O prefeito não detalhou as medidas que o pacote de ajuste fiscal trará, mas adiantou que será refeita a “relação da prefeitura com o IPMC [Instituto de Previdência dos Servidores do Município de Curitiba]” e que os pagamentos serão “equacionados”. Quanto à folha de pagamento com o funcionalismo público municipal, Greca afirmou que “não é possível que a cidade seja taxada em R$ 305 milhões por mês por uma burocracia que se torne insensível, impiedosa e surda aos interesses da população”.

O chefe do Executivo acrescentou que “nós temos a obrigação de trabalhar, a obrigação de servir, a obrigação de perguntar: ‘o que eu preciso fazer para a minha cidade?’. E não quanto eu vou ganhar, quanto vai ser minha progressão, qual vai ser meu plano para avançar adiante”. “Temos que ser criativos na crise, operosos na dificuldade e firmes em nossos propósitos. Virtude pede cautela, mas pede sobremaneira arrojo”, completou o prefeito de Curitiba.

Líder do governo municipal na Câmara, Pier Petruzziello (PTB) declarou que a expectativa é votar mensagens urgentes do Executivo até o feriado de carnaval, dia 28 de fevereiro. “Esta Casa não faltará às responsabilidades com a cidade. Entendemos que o momento é difícil”, afirmou o presidente do Legislativo, vereador Serginho do Posto (PSDB), que anunciou à imprensa metas de austeridade da gestão. “Temos que nos empenhar com muita responsabilidade, responder aos anseios da população curitibana”, acrescentou.

“Não sou higienista”

O prefeito Rafael Greca participou também disse, durante a sessão, que já “está funcionando a todo vapor”, comentou, sobre o internamento após posse. Dentre avanços defendidos, ele falou sobre a política de resgaste social: “Parem com essa bobagem de dizer que sou higienista, que não sou humanitário”.

Para Greca, não há moradores de rua, e sim “moradores abandonados nas ruas”, “pessoas que ainda não acolhemos” e “pessoas esquecidas de um serviço social relapso”. “O modelo tem que ser reconvertido à velha ideia cristã do albergue noturno, da irmã de caridade que sabia sua casa para acolher”, acrescentou.

“Ontem renascemos pela água”, disse o prefeito, sobre a lavagem do calçadão da rua XV de Novembro, nessa terça-feira (31). “A rua XV hoje está limpa das fezes humanas há vários anos infelicitavam a cidade. Ela é um espaço de respeito a 250 mil pessoas, que segundo dados do Ippuc todos os dias vão e voltam [por ali].” Segundo Greca, a ação será ampliada a outros locais. “Vamos sim retomar a limpeza pública. Quando há sanidade, não há dengue, chikungunya, febre amarela. As pragas do Egito.”

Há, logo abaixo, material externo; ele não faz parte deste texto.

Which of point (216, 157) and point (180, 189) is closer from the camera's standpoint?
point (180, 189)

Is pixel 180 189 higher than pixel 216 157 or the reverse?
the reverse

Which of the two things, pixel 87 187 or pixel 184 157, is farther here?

O prefeito citou, ainda, o trabalho da Guarda Municipal nos cemitérios e no retorno às aulas, nas escolas da prefeitura; da retomada das obras na Unidade de Saúde Jardim Aliança; e do desenvolvimento do aplicativo contra fila de espera no SUS municipal, dentre outros projetos. “Nós demos prioridade à saúde. R$ 80 milhões foram entregues aos hospitais de pronto.”

Liderança do prefeito

Líder do prefeito na Casa, Pier Petruzziello (PTB) fez o discurso de saudação a Rafael Greca. Ele agradeceu a confiança do chefe do Executivo e de sua equipe. “Fico honrado porque sei que os vereadores quando consultados entenderam que meu nome seria adequado para o momento”, apontou. “A Câmara de Curitiba é outra e eu não poderia deixar de fazer menção aos dois ex-presidentes [Paulo Salamuni e Ailton Araújo], que tomaram medidas amargas, de austeridade, e passaram o Legislativo a limpo.”

“Cada um de nós tem suas bandeiras, mas temos que cuidar da população e da cidade”, cobrou Pier. “No mundo em que alguns governantes buscam construir muros e a segregação, Curitiba vai construir pontes. E não me refiro às pontes do secretário [de Obras] Eduardo Pimentel [também vice-prefeito], mas às pontes do diálogo, da coerência, que prevalecerão entre a Câmara e o Palácio 29 de Março”, indicou o líder. Petruzziello completou que “estamos sim vivendo uma crise, e é neste momento que temos que sair do discurso e ir para a prática, melhorando nossa cidade”.